The night was so dark that though the only light in the house was a candle, the derelict structure was incapable of containing it. Light seeped from the gaps between the roof beams, from every fissure in the walls, and from the small kitchen window, splashing onto the rocks and shrubs outside. Yehezkel thought it looked like a bonfire was raging in the kitchen, yet it was just a candle.
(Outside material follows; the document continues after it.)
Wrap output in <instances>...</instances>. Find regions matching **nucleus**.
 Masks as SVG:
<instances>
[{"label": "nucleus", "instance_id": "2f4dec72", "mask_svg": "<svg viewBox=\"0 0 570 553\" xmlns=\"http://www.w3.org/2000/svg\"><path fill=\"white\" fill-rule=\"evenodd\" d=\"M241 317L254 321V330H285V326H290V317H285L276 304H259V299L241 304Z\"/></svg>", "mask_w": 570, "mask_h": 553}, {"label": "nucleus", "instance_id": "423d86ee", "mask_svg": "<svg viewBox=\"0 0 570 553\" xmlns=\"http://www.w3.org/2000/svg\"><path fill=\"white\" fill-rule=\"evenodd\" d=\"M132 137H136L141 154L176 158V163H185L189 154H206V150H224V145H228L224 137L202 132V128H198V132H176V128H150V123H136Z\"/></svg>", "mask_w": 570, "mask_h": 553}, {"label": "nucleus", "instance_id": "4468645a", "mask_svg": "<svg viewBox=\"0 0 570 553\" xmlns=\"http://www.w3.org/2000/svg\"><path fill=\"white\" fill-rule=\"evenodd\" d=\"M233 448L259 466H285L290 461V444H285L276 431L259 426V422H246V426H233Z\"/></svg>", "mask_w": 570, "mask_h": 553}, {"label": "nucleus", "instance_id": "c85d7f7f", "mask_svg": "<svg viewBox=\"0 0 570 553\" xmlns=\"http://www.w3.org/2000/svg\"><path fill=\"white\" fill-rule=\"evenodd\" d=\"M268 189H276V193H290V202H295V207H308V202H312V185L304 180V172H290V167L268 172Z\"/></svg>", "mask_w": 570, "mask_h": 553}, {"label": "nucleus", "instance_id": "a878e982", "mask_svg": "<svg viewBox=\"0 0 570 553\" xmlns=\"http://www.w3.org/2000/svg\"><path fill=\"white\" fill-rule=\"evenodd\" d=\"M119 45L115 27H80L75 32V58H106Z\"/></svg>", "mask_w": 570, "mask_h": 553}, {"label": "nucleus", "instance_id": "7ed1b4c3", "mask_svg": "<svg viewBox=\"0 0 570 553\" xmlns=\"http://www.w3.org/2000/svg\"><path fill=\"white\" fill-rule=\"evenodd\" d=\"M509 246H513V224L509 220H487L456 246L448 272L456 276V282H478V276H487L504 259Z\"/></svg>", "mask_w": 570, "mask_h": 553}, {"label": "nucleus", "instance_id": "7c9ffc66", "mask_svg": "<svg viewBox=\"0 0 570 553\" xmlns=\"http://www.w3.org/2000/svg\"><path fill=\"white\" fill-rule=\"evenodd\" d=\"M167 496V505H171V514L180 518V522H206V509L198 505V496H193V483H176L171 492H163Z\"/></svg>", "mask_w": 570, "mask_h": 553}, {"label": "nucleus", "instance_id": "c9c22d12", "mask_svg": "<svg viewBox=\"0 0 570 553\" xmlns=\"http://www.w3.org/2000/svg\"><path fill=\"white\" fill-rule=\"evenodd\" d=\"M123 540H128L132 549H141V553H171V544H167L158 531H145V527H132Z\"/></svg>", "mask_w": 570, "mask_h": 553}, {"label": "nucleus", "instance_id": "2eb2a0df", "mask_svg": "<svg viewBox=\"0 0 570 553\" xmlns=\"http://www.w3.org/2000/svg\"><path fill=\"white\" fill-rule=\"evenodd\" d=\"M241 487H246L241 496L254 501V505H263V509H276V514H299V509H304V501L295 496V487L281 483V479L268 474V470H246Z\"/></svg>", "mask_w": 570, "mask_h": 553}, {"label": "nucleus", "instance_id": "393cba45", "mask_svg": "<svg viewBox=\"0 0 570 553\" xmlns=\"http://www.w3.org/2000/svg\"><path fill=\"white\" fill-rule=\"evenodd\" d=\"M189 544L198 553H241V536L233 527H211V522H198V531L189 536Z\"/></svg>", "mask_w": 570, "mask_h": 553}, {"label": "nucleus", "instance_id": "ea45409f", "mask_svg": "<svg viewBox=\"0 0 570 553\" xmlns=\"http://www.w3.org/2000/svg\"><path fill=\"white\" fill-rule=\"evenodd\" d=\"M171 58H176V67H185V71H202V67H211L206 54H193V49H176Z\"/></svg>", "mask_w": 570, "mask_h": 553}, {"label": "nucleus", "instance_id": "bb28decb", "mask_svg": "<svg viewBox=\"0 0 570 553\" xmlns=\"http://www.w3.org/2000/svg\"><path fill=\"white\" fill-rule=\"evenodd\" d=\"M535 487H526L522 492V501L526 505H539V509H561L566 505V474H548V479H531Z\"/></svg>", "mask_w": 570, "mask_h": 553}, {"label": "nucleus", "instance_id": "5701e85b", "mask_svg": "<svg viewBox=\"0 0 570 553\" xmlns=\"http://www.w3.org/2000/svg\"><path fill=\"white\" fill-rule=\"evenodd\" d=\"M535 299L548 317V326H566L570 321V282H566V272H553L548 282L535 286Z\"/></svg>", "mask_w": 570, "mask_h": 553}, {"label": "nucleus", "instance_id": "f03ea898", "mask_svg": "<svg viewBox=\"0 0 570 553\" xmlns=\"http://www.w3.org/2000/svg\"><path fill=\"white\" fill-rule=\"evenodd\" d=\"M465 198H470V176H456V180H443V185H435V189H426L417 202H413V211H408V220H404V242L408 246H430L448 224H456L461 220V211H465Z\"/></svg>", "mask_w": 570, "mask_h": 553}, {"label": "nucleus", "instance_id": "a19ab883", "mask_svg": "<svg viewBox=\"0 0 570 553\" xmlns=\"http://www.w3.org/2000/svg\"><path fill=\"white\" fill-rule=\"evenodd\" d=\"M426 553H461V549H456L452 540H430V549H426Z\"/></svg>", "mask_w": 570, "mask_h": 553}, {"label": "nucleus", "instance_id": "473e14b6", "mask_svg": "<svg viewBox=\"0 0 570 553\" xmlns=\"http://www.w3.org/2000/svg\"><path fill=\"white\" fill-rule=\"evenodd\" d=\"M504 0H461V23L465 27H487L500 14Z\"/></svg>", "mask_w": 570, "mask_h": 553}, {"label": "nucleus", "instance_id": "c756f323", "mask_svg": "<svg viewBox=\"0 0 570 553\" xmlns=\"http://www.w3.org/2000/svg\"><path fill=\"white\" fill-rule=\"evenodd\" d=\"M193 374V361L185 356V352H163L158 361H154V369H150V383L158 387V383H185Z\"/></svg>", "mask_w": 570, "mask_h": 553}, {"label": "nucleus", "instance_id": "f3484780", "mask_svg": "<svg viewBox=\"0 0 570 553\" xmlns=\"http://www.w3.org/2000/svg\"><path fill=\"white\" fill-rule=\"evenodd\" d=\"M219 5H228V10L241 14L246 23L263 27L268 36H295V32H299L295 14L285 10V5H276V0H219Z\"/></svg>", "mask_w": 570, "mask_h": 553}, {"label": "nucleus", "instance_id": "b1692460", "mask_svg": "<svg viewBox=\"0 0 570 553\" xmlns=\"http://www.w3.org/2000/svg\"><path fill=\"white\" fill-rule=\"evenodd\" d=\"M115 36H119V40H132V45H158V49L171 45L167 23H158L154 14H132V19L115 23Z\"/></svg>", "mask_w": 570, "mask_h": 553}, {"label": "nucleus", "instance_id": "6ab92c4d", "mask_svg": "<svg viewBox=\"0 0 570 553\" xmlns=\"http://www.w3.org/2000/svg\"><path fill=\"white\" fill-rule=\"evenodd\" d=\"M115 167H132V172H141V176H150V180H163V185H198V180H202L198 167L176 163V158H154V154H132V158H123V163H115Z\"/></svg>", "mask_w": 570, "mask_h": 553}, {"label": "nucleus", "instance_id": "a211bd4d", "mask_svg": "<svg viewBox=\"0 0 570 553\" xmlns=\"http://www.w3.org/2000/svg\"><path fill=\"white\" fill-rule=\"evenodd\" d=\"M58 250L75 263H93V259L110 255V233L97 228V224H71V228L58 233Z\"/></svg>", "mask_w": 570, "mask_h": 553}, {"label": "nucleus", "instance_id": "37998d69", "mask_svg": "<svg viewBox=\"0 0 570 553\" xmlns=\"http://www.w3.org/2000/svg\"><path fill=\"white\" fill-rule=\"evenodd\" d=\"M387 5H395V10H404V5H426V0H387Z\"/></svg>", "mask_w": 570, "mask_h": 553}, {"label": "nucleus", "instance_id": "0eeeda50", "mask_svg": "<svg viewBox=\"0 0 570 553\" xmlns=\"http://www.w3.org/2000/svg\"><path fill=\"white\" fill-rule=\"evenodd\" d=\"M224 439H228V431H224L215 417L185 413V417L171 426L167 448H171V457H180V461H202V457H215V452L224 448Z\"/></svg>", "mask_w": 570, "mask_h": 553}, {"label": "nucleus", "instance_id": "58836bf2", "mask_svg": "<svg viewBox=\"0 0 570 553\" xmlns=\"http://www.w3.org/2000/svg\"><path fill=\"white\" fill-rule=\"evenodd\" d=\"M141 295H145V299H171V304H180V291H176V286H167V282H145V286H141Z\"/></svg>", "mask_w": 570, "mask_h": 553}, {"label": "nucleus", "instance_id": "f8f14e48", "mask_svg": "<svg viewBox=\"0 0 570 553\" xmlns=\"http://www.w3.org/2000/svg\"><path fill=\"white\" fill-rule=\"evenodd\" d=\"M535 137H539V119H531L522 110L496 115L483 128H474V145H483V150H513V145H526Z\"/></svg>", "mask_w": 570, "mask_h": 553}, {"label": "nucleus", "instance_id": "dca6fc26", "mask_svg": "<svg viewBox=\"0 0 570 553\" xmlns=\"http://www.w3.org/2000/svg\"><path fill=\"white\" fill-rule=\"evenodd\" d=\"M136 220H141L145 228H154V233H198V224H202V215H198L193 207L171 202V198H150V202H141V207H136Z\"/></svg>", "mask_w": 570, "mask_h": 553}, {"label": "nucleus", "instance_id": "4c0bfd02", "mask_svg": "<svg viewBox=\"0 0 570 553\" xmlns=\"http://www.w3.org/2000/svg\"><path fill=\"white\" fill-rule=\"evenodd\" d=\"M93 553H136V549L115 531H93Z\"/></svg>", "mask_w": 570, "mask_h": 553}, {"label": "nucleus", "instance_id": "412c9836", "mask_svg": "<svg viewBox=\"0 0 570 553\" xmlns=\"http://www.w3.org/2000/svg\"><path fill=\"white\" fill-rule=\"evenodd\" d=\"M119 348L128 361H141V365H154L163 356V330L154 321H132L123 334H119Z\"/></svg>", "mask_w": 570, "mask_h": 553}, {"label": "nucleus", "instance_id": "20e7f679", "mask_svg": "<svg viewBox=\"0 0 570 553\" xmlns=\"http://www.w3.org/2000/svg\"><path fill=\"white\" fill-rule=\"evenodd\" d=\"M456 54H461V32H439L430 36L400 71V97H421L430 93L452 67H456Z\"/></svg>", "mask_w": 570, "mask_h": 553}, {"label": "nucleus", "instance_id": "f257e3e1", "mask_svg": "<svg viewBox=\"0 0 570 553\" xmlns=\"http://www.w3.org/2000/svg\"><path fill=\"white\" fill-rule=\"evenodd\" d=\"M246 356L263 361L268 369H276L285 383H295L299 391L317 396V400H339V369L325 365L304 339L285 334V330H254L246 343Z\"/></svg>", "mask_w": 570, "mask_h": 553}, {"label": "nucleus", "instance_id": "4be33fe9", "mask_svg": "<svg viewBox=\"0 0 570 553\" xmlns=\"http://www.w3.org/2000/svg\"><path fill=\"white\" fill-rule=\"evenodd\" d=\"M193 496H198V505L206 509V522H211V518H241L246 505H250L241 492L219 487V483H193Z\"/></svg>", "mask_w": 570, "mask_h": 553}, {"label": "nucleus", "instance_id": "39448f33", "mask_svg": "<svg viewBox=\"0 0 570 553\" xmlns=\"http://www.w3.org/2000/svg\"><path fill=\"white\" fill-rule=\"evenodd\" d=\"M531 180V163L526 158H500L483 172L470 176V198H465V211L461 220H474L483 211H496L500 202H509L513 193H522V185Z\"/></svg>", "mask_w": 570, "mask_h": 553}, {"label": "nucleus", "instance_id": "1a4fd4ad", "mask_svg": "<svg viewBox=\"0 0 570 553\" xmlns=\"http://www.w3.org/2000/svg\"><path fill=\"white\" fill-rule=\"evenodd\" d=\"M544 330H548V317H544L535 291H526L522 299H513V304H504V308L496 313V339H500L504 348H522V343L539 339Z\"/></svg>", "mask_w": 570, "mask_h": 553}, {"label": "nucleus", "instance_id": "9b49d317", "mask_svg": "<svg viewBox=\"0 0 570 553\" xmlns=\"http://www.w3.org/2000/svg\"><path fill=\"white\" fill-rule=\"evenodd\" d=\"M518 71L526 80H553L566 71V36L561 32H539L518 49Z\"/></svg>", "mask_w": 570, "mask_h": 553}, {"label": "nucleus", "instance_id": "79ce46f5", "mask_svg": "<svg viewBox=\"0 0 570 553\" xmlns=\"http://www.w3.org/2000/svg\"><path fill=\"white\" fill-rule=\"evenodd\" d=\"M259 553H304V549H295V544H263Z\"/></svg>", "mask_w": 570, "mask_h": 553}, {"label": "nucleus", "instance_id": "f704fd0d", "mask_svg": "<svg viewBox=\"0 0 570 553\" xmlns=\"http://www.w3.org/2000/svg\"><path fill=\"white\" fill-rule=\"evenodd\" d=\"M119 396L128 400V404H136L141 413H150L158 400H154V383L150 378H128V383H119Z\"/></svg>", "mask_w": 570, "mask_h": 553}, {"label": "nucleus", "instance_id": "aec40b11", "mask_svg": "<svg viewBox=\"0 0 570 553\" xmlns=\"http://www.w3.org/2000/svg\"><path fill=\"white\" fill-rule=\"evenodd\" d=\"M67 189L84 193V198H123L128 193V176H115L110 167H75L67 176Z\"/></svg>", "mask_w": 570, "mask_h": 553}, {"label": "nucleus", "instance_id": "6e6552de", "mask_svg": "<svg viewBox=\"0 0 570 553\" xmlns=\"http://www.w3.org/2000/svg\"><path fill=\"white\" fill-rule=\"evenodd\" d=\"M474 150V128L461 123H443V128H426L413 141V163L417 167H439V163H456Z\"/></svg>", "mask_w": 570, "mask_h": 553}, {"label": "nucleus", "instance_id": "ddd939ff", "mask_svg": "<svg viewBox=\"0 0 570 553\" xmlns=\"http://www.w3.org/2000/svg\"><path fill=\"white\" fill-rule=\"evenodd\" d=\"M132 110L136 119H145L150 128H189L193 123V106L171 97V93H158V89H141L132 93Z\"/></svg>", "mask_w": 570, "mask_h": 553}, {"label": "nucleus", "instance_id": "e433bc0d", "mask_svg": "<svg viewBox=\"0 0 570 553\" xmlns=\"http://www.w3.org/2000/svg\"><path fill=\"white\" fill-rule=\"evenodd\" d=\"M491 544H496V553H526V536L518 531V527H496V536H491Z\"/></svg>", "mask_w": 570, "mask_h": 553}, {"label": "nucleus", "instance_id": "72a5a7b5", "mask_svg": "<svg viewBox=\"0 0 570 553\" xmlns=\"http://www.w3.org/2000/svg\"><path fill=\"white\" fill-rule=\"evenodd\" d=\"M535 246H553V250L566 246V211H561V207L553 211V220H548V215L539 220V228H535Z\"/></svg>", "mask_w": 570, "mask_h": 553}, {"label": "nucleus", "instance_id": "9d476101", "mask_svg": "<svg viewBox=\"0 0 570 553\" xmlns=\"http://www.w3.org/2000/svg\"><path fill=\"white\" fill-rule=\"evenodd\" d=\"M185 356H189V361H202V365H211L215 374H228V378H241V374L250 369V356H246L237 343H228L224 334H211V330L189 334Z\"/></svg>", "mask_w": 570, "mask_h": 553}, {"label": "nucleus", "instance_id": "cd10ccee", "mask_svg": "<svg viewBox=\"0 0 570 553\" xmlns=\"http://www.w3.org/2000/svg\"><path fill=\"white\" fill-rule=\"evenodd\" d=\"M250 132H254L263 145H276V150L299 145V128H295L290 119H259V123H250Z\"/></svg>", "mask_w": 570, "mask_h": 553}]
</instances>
Sun, sea, and silence filled the next days. The widow’s guests did little and said even less. Don Sancio improved and began to speak but felt weak and complained of pains in his abdomen. Yehezkel laid him on his side, palpated gently to see where he felt the greatest pain, and concluded that one of the scribe’s organs had probably broken its envelope. Galatea suggested that they carry him to Chania.
“Has ve-Halilah!”*27 cried Yehezkel in Hebrew. “A Greek medicus would kill him! I can do more for him in this village than half the physicians in the Polis, madame, even if you don’t seem to think so. . . .”
Galatea felt the haughtiness that occasionally escaped Master Ezekiel’s control, but since Don Sancio was visibly better—he had even taken some warm milk with honey without vomiting—chose not to insist.
In the days before the
scribe’s condition took a turn for the worse, a strange friendship, of the kind that sometimes blooms between old people and adolescents, developed between Don Sancio and Aillil. When asked, “Do you like it?” the boy would often answer, “I don’t quite know what to think of it,” an attitude that soon endeared him to the old philosopher.
Don Sancio began to instruct Aillil in those subjects that most intrigued the boy, trusting Aillil’s nose to lead him to the best all-round education one could hope to impart in a few days of conversations. Aillil was enthusiastic. Released from the cage of the rabbi’s verbose ethical sermons, he was fascinated by the theory and notation of music, and found that even the conjugation of Latin verbs had a strangely satisfying logic. On the second day, Don Sancio asked him, “Did your father ever tell you about Outremer?”
Aillil smiled disarmingly. “I never met my father, sir, but knights who were there told me of white towns and palm trees, of castles watching over desert trails, and strange animals unknown in the West. I’ve thought of nothing else for years. It’s why I’m going there. And to find my father.”
When Yehezkel thanked him for his efforts with Aillil, Don Sancio mumbled, “Qoheleth says, ‘Better a poor but wise youth than an old but foolish king who no longer knows how to heed a warning.’”
That afternoon Galatea, Yehezkel, and Don Sancio were sitting in the shade of a fig tree behind the house, discussing how the presence of sand behind the rocks had been revealed by the blue. The rabbi explained the importance kabbalists attribute to the color Scripture calls saphir, the celestial blue beneath the divine throne when Moses ascended Mount Sinai.
“I always knew it,” sighed Galatea. “Did I not tell you how many times that heavenly blue appeared in my visions?”
“Interesting,” murmured Don Sancio. He spoke with difficulty, pausing often.
“Forgive my bluntness, Don Sancio,” butted in Yehezkel, “but do you really not know any more about the Parchment of Circles than what you told us that night on the Falcus?”